Olaf Ittenbach ist, nicht zuletzt seiner Frühwerke wegen, in der internationalen Horrorgemeinde zum Synonym für "blutiges Gematsche" geworden. Bereits mit seinem ersten Streifen "Black Past" untermauerte er seine Zeigefreudigkeit in Sachen Splatter und brachte - zusammen mit einem gewissen Herrn Buttgereit ("Nekromantik") - der deutschen Underground-Horrorfilm-Szene starken Aufwind (Anm.: was zu mal mehr, mal weniger ansehnlichen Auswüchsen führte, u.a. durch Filmemacher wie Schnaas, Bethmann oder Taubert). Wohingegen sein Erstling und sein dritter Film "Premutos" aber (zumindest teilweise) dem Fun-Splatter zuzuordnen sind, nimmt "The Burning Moon" doch eher eine ernstere Position ein: Die Inszenierung ist komplett humorlos, kompromisslos brutal und v.a. mit dem dargelegten Ende (s.o.) obendrein sehr düster und deprimierend. Diese Machart sollte sich auch in späteren Werken wieder zeigen, etwa "Riverplay", "Dard Divorce" oder "Beyond the Limits", während andere Arbeiten wie "Legion of the Dead" oder die beiden "Familienradgeber" wieder mehr Richtung Fun-Splatter bzw. Splatstick tendierten.
Die schauspielerische Leistung ist von einem professionellen Standpunkt aus sicher nur als schlecht zu bewerten - allerdings muss man sich dazu vergegenwärtigen, dass es sich hier um einem Amateurfilm mit absoluten Laiendarstellern handelt. Behält man dies im Hinterkopf, muss man sagen, dass die Akteure ihre Sache ganz okay machen. Natürlich wirkt alles etwas hölzern, Over- und Underacting gehören zum "guten Ton", aber insgesamt ist es für Laienverhältnisse wirklich annehmbar.

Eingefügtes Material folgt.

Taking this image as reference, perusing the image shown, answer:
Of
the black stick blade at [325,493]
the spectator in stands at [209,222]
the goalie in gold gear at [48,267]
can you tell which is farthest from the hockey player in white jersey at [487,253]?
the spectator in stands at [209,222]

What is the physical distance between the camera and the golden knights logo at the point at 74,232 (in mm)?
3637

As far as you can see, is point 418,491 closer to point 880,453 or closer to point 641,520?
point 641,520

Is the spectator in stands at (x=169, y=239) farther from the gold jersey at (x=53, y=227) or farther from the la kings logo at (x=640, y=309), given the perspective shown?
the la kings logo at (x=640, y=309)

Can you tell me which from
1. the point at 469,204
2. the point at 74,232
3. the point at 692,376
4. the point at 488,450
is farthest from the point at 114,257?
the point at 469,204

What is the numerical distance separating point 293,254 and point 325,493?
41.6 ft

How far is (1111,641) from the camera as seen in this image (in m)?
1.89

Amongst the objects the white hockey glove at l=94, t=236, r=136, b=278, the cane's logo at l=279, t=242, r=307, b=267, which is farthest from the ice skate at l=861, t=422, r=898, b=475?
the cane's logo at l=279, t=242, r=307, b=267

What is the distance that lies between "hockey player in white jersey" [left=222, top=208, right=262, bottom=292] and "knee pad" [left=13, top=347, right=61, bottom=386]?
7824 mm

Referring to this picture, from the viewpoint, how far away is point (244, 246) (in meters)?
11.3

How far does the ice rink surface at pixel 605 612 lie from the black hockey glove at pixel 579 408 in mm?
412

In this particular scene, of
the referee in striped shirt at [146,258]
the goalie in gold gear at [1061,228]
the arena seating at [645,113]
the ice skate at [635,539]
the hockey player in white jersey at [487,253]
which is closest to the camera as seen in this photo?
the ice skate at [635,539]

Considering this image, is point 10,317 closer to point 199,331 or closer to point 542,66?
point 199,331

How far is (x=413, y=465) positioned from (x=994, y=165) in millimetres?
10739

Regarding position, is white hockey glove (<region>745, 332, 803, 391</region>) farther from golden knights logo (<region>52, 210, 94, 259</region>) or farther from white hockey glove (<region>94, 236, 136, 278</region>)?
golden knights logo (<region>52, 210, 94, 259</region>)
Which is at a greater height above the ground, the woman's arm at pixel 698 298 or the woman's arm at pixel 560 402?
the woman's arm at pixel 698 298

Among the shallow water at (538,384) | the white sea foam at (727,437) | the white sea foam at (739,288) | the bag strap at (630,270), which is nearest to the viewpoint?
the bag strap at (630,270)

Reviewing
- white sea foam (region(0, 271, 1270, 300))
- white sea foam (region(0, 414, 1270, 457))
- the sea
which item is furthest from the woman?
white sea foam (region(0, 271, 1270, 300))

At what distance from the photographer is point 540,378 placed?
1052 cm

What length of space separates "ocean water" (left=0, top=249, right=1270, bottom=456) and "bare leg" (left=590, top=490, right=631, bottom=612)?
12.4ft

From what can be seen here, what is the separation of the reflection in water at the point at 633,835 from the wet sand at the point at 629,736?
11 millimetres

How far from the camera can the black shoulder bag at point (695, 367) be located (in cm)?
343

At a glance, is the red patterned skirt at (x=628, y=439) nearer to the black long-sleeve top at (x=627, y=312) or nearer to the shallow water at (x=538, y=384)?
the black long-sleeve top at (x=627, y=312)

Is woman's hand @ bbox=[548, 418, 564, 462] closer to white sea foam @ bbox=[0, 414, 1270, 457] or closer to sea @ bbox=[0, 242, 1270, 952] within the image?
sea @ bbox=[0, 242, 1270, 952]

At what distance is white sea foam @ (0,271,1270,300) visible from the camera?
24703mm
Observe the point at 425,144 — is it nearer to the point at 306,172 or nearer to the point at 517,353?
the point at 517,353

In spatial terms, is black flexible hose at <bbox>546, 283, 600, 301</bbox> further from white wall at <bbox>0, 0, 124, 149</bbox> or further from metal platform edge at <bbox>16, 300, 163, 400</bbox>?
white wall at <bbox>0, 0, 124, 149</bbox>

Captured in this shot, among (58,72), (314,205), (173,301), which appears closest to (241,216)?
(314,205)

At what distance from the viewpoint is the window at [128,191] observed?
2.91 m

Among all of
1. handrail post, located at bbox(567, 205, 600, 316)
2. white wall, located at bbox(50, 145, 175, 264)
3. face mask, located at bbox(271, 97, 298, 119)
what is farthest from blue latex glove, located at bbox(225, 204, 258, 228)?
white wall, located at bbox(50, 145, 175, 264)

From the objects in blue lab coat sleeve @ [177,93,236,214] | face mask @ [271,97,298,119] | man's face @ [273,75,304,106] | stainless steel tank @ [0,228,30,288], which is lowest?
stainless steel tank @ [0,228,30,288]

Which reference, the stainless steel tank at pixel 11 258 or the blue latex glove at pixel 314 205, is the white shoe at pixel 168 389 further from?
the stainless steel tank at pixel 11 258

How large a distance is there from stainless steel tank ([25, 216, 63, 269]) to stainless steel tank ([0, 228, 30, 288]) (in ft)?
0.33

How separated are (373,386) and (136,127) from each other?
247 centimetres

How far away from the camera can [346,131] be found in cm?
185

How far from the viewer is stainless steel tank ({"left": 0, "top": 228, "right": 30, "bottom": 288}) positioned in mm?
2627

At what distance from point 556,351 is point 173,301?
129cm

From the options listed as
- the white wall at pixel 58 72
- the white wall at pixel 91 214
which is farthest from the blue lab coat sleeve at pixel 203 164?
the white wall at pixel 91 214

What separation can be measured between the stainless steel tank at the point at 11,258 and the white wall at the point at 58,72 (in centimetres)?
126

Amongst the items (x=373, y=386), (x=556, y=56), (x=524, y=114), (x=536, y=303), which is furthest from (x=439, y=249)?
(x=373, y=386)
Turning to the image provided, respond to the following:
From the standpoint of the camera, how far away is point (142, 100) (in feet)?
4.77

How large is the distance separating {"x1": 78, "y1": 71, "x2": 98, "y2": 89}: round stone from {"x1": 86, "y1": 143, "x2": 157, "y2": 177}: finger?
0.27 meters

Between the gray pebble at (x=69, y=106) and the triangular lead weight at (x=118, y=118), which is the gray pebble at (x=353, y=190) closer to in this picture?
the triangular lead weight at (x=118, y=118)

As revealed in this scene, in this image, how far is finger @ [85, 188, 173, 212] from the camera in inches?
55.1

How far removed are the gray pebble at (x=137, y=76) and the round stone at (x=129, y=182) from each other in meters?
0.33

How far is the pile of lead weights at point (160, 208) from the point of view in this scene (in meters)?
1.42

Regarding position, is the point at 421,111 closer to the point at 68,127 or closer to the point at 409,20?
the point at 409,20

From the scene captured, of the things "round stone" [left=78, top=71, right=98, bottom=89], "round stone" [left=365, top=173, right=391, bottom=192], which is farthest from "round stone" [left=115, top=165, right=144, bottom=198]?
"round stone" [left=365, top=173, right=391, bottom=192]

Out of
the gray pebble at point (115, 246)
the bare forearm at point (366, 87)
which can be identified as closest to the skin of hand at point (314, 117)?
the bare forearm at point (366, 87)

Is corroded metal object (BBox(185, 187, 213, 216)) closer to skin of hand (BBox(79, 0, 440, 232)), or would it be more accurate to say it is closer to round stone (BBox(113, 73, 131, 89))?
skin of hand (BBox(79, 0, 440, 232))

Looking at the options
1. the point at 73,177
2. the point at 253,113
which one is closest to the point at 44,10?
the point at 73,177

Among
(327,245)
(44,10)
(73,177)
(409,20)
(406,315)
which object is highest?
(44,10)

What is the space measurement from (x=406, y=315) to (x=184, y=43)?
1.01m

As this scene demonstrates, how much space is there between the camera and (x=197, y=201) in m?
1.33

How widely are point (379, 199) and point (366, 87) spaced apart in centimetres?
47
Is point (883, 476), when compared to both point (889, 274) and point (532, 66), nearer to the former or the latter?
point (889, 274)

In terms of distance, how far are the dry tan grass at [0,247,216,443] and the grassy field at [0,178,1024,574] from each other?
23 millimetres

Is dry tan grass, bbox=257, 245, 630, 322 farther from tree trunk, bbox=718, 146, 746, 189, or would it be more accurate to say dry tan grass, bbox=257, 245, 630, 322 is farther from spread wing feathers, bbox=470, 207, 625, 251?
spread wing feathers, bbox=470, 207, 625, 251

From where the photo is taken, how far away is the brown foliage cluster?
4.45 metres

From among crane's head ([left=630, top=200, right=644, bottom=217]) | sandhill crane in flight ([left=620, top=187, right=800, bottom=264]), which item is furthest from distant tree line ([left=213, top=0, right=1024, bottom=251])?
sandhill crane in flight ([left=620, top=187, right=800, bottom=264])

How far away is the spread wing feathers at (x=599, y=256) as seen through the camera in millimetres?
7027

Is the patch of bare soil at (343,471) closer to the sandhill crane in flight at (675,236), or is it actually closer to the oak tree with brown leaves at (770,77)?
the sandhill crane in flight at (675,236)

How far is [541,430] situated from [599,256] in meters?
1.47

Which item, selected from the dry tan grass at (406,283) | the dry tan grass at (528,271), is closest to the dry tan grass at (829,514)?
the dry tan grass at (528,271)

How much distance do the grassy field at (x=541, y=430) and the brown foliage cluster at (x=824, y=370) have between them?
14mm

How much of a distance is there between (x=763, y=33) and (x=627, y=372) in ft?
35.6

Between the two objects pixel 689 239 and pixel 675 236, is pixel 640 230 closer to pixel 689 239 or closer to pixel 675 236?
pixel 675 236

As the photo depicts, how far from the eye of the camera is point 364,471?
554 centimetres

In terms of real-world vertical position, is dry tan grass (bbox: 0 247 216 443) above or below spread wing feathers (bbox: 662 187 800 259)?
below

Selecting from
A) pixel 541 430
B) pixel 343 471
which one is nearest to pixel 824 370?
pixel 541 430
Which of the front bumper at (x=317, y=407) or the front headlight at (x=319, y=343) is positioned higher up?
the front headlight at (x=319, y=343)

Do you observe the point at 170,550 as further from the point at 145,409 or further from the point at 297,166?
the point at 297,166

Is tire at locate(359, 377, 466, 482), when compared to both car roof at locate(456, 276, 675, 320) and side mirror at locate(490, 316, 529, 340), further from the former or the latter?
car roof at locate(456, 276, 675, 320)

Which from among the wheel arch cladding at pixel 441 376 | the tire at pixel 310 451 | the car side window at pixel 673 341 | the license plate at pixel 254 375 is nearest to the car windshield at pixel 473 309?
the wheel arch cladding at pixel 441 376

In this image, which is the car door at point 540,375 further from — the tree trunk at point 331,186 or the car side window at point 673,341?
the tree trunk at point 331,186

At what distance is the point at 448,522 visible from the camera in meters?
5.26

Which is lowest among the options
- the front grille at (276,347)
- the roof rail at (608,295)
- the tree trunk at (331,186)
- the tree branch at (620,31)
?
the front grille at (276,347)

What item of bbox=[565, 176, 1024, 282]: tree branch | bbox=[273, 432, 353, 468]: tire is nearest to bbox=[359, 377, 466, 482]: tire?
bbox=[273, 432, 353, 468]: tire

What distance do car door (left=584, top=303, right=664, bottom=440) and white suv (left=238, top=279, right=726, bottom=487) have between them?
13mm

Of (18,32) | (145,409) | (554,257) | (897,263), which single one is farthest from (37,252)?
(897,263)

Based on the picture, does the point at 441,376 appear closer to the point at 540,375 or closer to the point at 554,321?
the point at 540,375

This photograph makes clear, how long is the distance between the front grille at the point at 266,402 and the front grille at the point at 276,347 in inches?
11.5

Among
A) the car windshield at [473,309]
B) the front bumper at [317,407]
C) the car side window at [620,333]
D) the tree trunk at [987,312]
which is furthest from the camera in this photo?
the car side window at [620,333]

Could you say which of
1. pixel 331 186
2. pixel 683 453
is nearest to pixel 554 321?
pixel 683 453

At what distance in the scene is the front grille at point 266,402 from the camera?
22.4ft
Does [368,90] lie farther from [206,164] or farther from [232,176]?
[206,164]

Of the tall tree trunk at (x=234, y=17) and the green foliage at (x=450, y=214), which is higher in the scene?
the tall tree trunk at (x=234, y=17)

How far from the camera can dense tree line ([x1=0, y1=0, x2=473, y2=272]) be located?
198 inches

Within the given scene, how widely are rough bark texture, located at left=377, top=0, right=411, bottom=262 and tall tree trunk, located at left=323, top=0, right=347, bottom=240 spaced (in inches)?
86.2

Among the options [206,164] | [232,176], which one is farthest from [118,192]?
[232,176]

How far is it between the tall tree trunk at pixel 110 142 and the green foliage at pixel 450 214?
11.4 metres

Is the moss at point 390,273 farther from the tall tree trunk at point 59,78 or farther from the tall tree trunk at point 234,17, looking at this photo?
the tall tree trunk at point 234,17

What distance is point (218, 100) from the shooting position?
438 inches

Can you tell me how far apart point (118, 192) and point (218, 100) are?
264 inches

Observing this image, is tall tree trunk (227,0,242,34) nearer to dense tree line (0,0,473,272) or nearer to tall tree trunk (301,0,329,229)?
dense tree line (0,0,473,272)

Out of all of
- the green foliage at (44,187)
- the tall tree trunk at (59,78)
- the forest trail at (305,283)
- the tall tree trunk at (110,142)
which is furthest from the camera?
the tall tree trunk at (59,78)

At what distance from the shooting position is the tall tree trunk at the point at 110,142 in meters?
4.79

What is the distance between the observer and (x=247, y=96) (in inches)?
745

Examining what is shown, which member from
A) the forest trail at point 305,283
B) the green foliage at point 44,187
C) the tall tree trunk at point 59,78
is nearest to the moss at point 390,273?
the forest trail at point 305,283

Die Story - oder viel mehr Stories - ist bzw. sind recht gut geschrieben, allerdings weist das Drehbuch doch einige Längen auf, die durch besagte Laiendarsteller sowie die z.T. etwas unglückliche Nachsynchronisation der Dialoge nicht gerade kurzweiliger werden. An manchen Stellen hätte eine geringfügige Straffung der Erzählstruktur sicherlich gut getan - aber wie schon gesagt: Es ist ein Amateurfilm. Möglicherweise steckte dahinter auch das Bestreben, der Story etwas mehr Tiefe zu verleihen - was in einer derartigen Schlachtplatte von Film allerdings generell eher mäßig funktioniert.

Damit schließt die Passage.